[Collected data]
-----
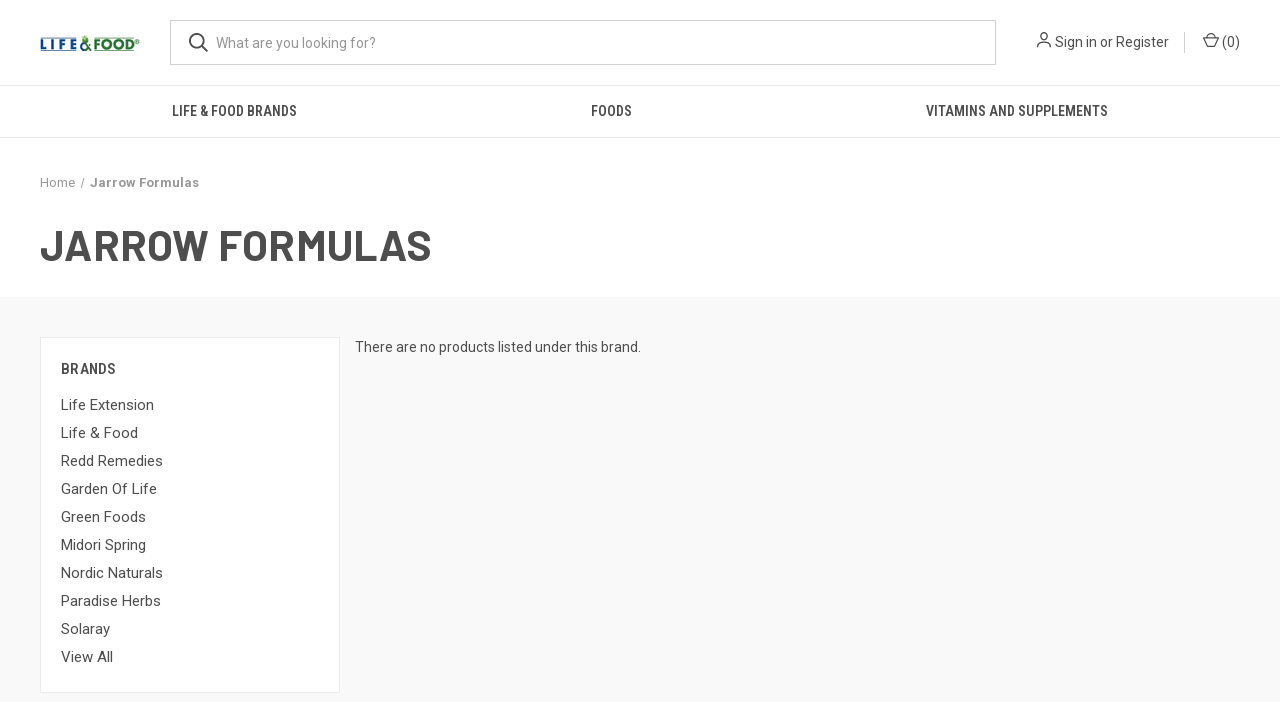

--- FILE ---
content_type: text/plain
request_url: https://www.google-analytics.com/j/collect?v=1&_v=j102&a=1797125059&t=pageview&_s=1&dl=https%3A%2F%2Fwww.lifefoodpro.com%2Fbrands%2FJarrow-Formulas.html&ul=en-us%40posix&dt=Jarrow%20Formulas%20Products%20-%20Life%20%26%20Food&sr=1280x720&vp=1280x720&_u=IGBAgAATAAAAACAAI~&jid=785123693&gjid=1258775282&cid=409336360.1768643544&tid=UA-48006917-1&_gid=292127938.1768643544&_slc=1&z=946259810
body_size: -451
content:
2,cG-P6XTZ364ZJ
-----
## TASK ITEM
Would you please restate the records word for word, excluding any images?

## OUTPUT FOR THIS EXERCISE
--- FILE ---
content_type: text/plain
request_url: https://www.google-analytics.com/j/collect?v=1&_v=j102&a=1797125059&t=pageview&_s=1&dl=https%3A%2F%2Fwww.lifefoodpro.com%2Fbrands%2FJarrow-Formulas.html&ul=en-us%40posix&dt=Jarrow%20Formulas%20Products%20-%20Life%20%26%20Food&sr=1280x720&vp=1280x720&_u=IGBAgAATAAAAACAAI~&jid=785123693&gjid=1258775282&cid=409336360.1768643544&tid=UA-48006917-1&_gid=292127938.1768643544&_slc=1&z=946259810
body_size: -451
content:
2,cG-P6XTZ364ZJ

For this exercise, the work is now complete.